TASK TO CARRY OUT: Return the full material exactly.

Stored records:
↓
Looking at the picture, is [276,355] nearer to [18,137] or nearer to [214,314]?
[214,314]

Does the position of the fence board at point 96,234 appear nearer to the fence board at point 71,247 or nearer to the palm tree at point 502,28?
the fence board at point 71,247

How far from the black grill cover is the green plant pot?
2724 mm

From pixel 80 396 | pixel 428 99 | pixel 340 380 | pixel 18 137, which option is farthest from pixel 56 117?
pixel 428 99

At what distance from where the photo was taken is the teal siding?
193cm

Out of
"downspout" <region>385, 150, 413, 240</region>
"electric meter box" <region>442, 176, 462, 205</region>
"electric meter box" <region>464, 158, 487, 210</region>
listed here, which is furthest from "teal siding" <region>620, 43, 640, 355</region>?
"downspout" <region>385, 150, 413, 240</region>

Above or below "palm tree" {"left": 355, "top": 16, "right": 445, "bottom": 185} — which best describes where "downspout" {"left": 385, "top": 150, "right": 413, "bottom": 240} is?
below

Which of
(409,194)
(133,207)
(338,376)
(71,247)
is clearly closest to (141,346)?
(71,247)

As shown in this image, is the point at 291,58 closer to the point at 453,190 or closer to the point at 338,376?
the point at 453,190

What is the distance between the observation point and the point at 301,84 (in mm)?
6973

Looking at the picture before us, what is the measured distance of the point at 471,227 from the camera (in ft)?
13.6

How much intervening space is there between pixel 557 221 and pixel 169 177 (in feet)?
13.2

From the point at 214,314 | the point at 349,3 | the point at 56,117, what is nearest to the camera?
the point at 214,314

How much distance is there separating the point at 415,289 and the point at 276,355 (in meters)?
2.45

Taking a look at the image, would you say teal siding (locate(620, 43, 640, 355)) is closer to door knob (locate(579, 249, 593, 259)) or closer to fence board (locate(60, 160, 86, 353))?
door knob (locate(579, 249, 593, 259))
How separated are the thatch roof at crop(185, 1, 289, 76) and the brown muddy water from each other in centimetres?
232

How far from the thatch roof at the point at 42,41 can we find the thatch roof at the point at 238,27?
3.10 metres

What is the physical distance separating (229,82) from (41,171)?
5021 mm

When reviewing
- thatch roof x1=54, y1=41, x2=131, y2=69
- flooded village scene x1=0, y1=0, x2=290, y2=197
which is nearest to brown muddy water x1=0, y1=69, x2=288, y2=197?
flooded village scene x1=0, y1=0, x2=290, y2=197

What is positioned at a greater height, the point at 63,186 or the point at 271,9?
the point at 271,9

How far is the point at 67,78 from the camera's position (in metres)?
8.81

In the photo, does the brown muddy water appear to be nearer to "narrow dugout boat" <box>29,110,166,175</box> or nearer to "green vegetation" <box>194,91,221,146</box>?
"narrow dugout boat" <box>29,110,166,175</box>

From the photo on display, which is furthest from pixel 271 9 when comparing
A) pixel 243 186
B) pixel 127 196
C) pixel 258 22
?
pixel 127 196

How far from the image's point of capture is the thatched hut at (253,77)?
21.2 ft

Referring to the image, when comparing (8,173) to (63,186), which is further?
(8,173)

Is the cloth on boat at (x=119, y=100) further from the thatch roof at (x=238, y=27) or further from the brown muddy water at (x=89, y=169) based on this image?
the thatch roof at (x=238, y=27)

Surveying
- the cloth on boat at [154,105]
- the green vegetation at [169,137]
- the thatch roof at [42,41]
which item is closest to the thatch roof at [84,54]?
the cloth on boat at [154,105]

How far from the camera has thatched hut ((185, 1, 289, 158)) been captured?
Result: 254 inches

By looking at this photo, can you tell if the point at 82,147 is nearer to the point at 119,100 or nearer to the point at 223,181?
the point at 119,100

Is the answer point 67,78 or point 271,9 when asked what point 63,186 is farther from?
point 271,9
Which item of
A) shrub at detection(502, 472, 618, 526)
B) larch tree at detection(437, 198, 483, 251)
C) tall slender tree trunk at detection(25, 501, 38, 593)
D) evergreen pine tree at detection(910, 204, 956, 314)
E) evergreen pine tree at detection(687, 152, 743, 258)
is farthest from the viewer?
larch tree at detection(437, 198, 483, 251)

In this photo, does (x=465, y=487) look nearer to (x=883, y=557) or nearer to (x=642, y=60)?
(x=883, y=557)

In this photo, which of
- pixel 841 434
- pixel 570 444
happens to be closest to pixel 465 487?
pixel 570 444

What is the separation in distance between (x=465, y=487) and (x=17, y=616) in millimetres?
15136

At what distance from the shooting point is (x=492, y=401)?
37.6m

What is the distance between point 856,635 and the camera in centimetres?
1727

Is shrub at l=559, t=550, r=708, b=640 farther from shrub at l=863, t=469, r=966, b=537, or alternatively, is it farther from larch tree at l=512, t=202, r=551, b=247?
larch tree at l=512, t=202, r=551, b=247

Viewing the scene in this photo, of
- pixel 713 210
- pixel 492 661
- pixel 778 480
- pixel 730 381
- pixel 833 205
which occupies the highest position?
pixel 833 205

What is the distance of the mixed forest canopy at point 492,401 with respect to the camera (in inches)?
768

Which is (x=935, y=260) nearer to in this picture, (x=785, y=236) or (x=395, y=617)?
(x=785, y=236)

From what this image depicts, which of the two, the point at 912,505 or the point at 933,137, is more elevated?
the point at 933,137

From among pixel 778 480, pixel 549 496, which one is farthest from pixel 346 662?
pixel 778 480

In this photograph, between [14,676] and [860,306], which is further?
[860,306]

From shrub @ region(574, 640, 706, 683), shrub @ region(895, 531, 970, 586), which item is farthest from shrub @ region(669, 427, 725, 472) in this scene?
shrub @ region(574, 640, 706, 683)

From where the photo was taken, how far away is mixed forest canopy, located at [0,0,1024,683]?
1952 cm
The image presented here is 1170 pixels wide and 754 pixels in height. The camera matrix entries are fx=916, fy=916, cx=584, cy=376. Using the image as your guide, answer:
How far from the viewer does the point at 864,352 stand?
↑
RESPONSE TO THIS TASK:
Looking at the picture, is [276,355] nearer to [18,137] or nearer to [214,314]?
[214,314]

Does the position of the fence board at point 96,234 appear nearer to the fence board at point 71,247 or nearer to the palm tree at point 502,28?
the fence board at point 71,247

How far from the black grill cover is the green plant pot?
2724 mm

From pixel 80 396 | pixel 428 99 | pixel 340 380 | pixel 18 137, which option is farthest from pixel 56 117?
pixel 428 99

At what distance from where the photo was taken is the teal siding?
193cm

Out of
"downspout" <region>385, 150, 413, 240</region>
"electric meter box" <region>442, 176, 462, 205</region>
"electric meter box" <region>464, 158, 487, 210</region>
listed here, which is furthest from "teal siding" <region>620, 43, 640, 355</region>?
"downspout" <region>385, 150, 413, 240</region>

Above or below "palm tree" {"left": 355, "top": 16, "right": 445, "bottom": 185} — which best describes where "downspout" {"left": 385, "top": 150, "right": 413, "bottom": 240} is?
below

Which of
(409,194)
(133,207)
(338,376)
(71,247)
is clearly closest to (141,346)?
(71,247)

As shown in this image, is the point at 291,58 closer to the point at 453,190 or closer to the point at 338,376?
the point at 453,190

What is the distance between the observation point and the point at 301,84 (in mm)?
6973

Looking at the picture before us, what is the measured distance of the point at 471,227 from the camera (in ft)?
13.6

How much intervening space is there between pixel 557 221 and pixel 169 177 (in feet)?
13.2

From the point at 214,314 | the point at 349,3 | the point at 56,117, what is nearest to the camera?
the point at 214,314

How much distance is there separating the point at 415,289 and the point at 276,355 (in meters)?
2.45

Taking a look at the image, would you say teal siding (locate(620, 43, 640, 355)) is closer to door knob (locate(579, 249, 593, 259)) or closer to fence board (locate(60, 160, 86, 353))?
door knob (locate(579, 249, 593, 259))
How separated are the thatch roof at crop(185, 1, 289, 76) and the brown muddy water from each other in centimetres?
232

How far from the thatch roof at the point at 42,41 can we find the thatch roof at the point at 238,27?
3.10 metres

What is the physical distance separating (229,82) from (41,171)?
5021 mm

When reviewing
- thatch roof x1=54, y1=41, x2=131, y2=69
- flooded village scene x1=0, y1=0, x2=290, y2=197
which is nearest to brown muddy water x1=0, y1=69, x2=288, y2=197?
flooded village scene x1=0, y1=0, x2=290, y2=197

What is positioned at a greater height, the point at 63,186 or the point at 271,9?
the point at 271,9

How far is the point at 67,78 from the camera's position (in metres)?
8.81

In the photo, does the brown muddy water appear to be nearer to "narrow dugout boat" <box>29,110,166,175</box> or nearer to "green vegetation" <box>194,91,221,146</box>?
"narrow dugout boat" <box>29,110,166,175</box>

From the photo on display, which is furthest from pixel 271 9 when comparing
A) pixel 243 186
B) pixel 127 196
C) pixel 258 22
?
pixel 127 196

How far from the image's point of capture is the thatched hut at (253,77)?
21.2 ft

Referring to the image, when comparing (8,173) to (63,186), which is further?
(8,173)

Is the cloth on boat at (x=119, y=100) further from the thatch roof at (x=238, y=27) or further from the brown muddy water at (x=89, y=169) based on this image?
the thatch roof at (x=238, y=27)

Surveying
- the cloth on boat at [154,105]
- the green vegetation at [169,137]
- the thatch roof at [42,41]
which item is closest to the thatch roof at [84,54]?
the cloth on boat at [154,105]

How far from the camera has thatched hut ((185, 1, 289, 158)) been captured?
Result: 254 inches

By looking at this photo, can you tell if the point at 82,147 is nearer to the point at 119,100 or nearer to the point at 223,181?
the point at 119,100

Is the answer point 67,78 or point 271,9 when asked what point 63,186 is farther from?
point 271,9
Which item of
A) shrub at detection(502, 472, 618, 526)
B) larch tree at detection(437, 198, 483, 251)
C) tall slender tree trunk at detection(25, 501, 38, 593)
D) evergreen pine tree at detection(910, 204, 956, 314)
E) evergreen pine tree at detection(687, 152, 743, 258)
is farthest from the viewer?
larch tree at detection(437, 198, 483, 251)

In this photo, does (x=465, y=487) look nearer to (x=883, y=557) or nearer to (x=642, y=60)?
(x=883, y=557)

In this photo, which of
- pixel 841 434
- pixel 570 444
happens to be closest to pixel 465 487?
pixel 570 444

What is the separation in distance between (x=465, y=487) and (x=17, y=616) in millimetres?
15136

At what distance from the shooting point is (x=492, y=401)?
37.6m

What is the distance between point 856,635 and the camera in centimetres?
1727

Is shrub at l=559, t=550, r=708, b=640 farther from shrub at l=863, t=469, r=966, b=537, or alternatively, is it farther from larch tree at l=512, t=202, r=551, b=247?
larch tree at l=512, t=202, r=551, b=247

Viewing the scene in this photo, of
- pixel 713 210
- pixel 492 661
- pixel 778 480
- pixel 730 381
- pixel 833 205
which occupies the highest position?
pixel 833 205

What is the distance of the mixed forest canopy at point 492,401 with respect to the camera (in inches)?
768

Which is (x=935, y=260) nearer to in this picture, (x=785, y=236) or (x=395, y=617)?
(x=785, y=236)

From what this image depicts, which of the two, the point at 912,505 or the point at 933,137, is more elevated?
the point at 933,137

From among pixel 778 480, pixel 549 496, which one is farthest from pixel 346 662?
pixel 778 480

In this photograph, between [14,676] and [860,306], which is further?
[860,306]

From shrub @ region(574, 640, 706, 683), shrub @ region(895, 531, 970, 586), which item is farthest from shrub @ region(669, 427, 725, 472) in this scene?
shrub @ region(574, 640, 706, 683)

From where the photo was taken, how far away is mixed forest canopy, located at [0,0,1024,683]?
1952 cm
The image presented here is 1170 pixels wide and 754 pixels in height. The camera matrix entries are fx=916, fy=916, cx=584, cy=376. Using the image as your guide, answer:
How far from the viewer does the point at 864,352 stand?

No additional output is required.